I’m excited to share a Rustoleum milk paint review with you! I must say that I was super thrilled to see Rustoleum come out with a milk paint. I’ve used their brand for years and absolutely love all of their products.
This post is in no way sponsored or endorsed by Rustoleum. All opinions are my own. The post may contain affiliate links. Please see my disclosure for full details.
Let me start by saying that the Rustoleum milk paint is different than any milk paint I’ve ever used in the past. I’ll share what I mean below. I painted my kitchen bar stools using Rustoleum milk paint in the color Eclipse, which is a matte black. These bar stools were in our home when we purchased it and they were originally a yellow color.
Rustoleum Milk Paint Review
The Rustoleum milk paint comes pre-mixed. You can open the can, give it a stir, and get to work! I’ve always used powder forms of milk paint that you reconstitute with water. In a previous post, Chalk Paint vs. Milk Paint, I talked about how powder forms can sometimes create a problem when you run out of paint before finishing a project. You won’t encounter that problem with this pre-mixed paint. If you are looking for more information on how to use milk paint or chalk paint, you can find that in my article Chalk Paint vs. Milk Paint.
Minimal Prep work
Prep work is minimal to none. As with most chalk and milk paints, you can just give your piece a quick cleaning and get to painting. The milk paint has great adhesion properties, so no sanding or priming is necessary.
Easy to Layer
It is easy to layer coats with the Rustoleum milk paint. The milk paint goes on thin and is very buildable so you can customize the coverage you want. You can even layer multiple colors to create an old vintage look.
The Rustoleum milk paint dries to a matte finish with a light brushed effect and good texture. The milk paint is great at highlighting the original details of your piece. If you have a piece that has a lot of ornamental detail, this would be a great paint to use. It is also easy to distress to create an antique look. I used a clear wax as a top coat to protect the paint since our chairs get quite a bit of use by my 3 boys.
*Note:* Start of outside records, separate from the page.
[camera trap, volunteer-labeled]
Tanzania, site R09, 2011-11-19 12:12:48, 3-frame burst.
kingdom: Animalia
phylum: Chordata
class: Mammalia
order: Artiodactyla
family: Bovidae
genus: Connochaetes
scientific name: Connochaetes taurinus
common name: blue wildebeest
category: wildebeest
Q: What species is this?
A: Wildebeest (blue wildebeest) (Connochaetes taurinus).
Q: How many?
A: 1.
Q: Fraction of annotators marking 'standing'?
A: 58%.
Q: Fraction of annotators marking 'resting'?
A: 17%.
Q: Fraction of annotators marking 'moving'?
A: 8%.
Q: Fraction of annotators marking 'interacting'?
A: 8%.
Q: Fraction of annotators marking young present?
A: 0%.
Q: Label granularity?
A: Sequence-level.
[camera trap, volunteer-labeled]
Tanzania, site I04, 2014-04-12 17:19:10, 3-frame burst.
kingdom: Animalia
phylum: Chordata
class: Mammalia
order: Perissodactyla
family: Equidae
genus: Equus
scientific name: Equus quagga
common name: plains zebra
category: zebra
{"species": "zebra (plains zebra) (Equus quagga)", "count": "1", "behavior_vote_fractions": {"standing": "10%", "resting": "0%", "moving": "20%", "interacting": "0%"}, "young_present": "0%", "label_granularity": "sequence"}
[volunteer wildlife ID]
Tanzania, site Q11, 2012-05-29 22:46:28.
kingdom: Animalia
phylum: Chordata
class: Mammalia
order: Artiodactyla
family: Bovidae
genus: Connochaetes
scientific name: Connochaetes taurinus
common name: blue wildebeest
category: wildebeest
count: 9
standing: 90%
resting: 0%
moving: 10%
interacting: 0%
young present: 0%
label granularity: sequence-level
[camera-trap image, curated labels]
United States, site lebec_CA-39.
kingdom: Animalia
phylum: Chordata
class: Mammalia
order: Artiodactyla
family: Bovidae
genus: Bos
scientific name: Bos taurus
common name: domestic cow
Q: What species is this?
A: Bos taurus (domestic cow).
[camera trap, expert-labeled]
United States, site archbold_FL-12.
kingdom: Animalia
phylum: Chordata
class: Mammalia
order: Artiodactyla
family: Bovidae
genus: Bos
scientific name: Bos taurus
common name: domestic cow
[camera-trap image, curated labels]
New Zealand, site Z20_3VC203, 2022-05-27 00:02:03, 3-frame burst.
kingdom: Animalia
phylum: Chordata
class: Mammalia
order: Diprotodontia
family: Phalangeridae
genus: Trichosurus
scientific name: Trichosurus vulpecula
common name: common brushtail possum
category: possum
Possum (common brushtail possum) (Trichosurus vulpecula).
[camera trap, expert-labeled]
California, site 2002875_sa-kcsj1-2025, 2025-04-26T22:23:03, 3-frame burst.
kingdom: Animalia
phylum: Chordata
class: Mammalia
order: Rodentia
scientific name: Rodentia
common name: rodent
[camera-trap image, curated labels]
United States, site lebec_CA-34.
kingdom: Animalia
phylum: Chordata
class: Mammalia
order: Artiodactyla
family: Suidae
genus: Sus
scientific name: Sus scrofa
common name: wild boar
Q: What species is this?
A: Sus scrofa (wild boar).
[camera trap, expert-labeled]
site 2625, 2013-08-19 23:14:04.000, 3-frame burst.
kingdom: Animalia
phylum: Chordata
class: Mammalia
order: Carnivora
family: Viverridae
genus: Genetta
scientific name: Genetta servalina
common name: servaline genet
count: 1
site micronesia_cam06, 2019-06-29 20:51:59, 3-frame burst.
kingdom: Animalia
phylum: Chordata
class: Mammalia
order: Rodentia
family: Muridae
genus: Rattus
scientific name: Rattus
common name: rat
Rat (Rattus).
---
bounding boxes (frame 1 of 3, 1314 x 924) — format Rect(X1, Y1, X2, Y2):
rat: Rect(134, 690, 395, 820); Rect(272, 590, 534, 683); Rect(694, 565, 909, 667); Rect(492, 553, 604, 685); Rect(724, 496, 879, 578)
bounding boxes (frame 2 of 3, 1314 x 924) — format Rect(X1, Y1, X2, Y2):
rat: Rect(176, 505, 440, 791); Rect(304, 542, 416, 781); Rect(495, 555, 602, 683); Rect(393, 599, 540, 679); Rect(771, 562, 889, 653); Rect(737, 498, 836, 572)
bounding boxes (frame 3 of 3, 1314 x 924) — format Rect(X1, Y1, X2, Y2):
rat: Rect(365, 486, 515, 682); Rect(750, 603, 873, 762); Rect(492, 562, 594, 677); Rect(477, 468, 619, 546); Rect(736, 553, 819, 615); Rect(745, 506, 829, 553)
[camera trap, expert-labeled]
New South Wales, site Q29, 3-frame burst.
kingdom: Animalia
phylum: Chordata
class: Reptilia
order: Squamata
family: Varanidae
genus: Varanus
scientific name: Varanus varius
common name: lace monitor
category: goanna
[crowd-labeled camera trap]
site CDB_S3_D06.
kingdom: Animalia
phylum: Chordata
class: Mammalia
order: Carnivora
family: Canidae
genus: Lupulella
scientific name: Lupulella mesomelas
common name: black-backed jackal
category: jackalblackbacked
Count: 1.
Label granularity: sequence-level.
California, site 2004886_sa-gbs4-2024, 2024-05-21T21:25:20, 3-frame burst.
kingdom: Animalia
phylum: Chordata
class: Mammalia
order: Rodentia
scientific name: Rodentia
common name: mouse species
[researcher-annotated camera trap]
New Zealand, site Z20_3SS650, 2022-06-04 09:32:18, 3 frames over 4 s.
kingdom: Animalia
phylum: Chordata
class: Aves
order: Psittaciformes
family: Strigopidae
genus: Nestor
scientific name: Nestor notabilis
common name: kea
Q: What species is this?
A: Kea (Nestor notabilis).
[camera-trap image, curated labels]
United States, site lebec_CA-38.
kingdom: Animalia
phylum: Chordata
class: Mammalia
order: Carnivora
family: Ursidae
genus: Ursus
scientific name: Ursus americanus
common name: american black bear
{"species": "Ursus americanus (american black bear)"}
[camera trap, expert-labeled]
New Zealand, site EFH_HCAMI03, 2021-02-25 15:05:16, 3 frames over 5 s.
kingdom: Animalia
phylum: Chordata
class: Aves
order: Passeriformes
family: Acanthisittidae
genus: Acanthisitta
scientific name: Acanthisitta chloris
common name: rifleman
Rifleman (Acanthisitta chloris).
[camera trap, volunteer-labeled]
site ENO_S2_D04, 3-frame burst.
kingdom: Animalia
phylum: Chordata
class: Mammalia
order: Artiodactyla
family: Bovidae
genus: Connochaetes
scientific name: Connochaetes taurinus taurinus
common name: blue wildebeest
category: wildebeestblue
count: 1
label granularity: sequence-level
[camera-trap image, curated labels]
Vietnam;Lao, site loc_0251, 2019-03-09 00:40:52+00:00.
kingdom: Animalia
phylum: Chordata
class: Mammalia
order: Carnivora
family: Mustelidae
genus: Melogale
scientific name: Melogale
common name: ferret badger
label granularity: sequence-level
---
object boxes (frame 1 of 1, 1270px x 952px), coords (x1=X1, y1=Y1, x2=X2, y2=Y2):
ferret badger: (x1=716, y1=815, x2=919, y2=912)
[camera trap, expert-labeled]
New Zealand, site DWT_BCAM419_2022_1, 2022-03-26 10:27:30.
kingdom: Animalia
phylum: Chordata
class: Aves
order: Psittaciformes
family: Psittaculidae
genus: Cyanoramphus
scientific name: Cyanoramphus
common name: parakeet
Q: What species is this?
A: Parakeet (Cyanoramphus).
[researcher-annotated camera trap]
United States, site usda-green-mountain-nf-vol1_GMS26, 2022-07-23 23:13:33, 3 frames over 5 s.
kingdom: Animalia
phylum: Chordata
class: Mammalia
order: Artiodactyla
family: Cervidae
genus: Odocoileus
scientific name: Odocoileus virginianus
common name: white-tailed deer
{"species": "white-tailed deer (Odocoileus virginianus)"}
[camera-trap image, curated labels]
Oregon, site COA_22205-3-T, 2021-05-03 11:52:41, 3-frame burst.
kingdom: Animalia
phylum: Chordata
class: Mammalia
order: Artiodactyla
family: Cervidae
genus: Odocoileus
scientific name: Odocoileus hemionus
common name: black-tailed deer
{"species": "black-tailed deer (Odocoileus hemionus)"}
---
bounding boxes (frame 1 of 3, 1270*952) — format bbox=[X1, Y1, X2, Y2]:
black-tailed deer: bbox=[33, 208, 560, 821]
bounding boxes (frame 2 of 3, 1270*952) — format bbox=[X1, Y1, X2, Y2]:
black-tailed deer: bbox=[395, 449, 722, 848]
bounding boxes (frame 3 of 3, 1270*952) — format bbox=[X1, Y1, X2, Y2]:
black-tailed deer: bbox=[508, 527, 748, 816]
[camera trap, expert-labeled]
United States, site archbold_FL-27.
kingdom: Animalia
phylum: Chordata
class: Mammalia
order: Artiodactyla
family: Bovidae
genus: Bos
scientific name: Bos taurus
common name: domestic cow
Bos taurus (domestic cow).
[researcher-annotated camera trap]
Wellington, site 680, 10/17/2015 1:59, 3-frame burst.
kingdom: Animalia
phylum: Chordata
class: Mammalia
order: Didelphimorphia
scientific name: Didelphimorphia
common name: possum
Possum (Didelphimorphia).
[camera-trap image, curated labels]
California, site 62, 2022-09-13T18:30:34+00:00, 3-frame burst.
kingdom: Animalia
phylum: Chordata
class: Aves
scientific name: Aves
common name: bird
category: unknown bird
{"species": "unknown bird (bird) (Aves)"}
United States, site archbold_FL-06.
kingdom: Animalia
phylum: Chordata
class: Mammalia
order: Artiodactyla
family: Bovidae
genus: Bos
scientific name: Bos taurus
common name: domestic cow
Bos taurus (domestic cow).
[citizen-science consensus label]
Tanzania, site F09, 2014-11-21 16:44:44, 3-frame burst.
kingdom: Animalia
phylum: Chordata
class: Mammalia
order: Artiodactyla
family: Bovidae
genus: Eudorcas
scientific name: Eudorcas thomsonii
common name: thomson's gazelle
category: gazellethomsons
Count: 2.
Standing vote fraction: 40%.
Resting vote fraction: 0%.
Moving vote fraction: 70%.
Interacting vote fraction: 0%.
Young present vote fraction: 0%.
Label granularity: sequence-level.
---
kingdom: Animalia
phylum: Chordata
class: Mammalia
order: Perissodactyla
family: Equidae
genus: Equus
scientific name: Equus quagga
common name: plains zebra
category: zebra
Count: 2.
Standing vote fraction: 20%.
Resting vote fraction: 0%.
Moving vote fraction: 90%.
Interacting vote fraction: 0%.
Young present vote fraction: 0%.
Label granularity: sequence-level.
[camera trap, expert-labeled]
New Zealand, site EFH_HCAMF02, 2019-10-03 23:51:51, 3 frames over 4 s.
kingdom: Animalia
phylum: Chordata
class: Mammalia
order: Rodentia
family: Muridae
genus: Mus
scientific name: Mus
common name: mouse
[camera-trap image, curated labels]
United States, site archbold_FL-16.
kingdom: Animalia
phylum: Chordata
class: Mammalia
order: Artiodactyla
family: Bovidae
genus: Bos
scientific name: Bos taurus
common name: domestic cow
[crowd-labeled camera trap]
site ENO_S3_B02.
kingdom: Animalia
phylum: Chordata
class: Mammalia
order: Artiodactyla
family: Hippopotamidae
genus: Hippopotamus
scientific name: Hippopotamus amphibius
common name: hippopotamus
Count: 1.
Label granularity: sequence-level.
It is always a good idea to seal milk paint, especially if it is a high use piece.
Unable to Create Chippy Look
With the Rustoleum milk paint, you are not able to create a “chippy” look. This may be a pro for some of you, but the ability to create a chippy look is one of my favorite things about using milk paints.
In general, milk paint is known to have a thin consistency. However, I noticed that the Rustoleum milk paint took more coats that I’m accustomed to using. I generally use 2 coats of paint on my projects. On this project, I used 3 coats and even had to touch up some areas with a 4th coat.
Long Drying Time
I also noticed that the Rustoleum milk paint took a lot longer to dry between each coat. I’m used to being able to start a second coat as soon as I’m done with the first due to super quick drying times. However, this paint took a good 30 minutes to dry between each coat so it took a lot longer to complete my project.
Overall thoughts on Rustoleum Milk Paint
Overall, I would say that the Rustoleum milk paint has not been one of my favorite paints to use. While I love the end result that I was able to achieve, I feel that I can achieve a similar look using paints that are a little easier to work with. I’ve been able to get very similar end results with less effort by using Rustoleum chalk paint. However, if you want to use different colored layers to get create a vintage look, milk paint will definitely be a better option.
I do plan to try the milk paint again using the classic white color. To be fair, I must say that I’ve never used any paints in this dark of a color. I almost always go with whites. So some of my comparisons may be biased based on that difference.
Now it’s you turn. I’d love to hear your favorite paints and why you love them.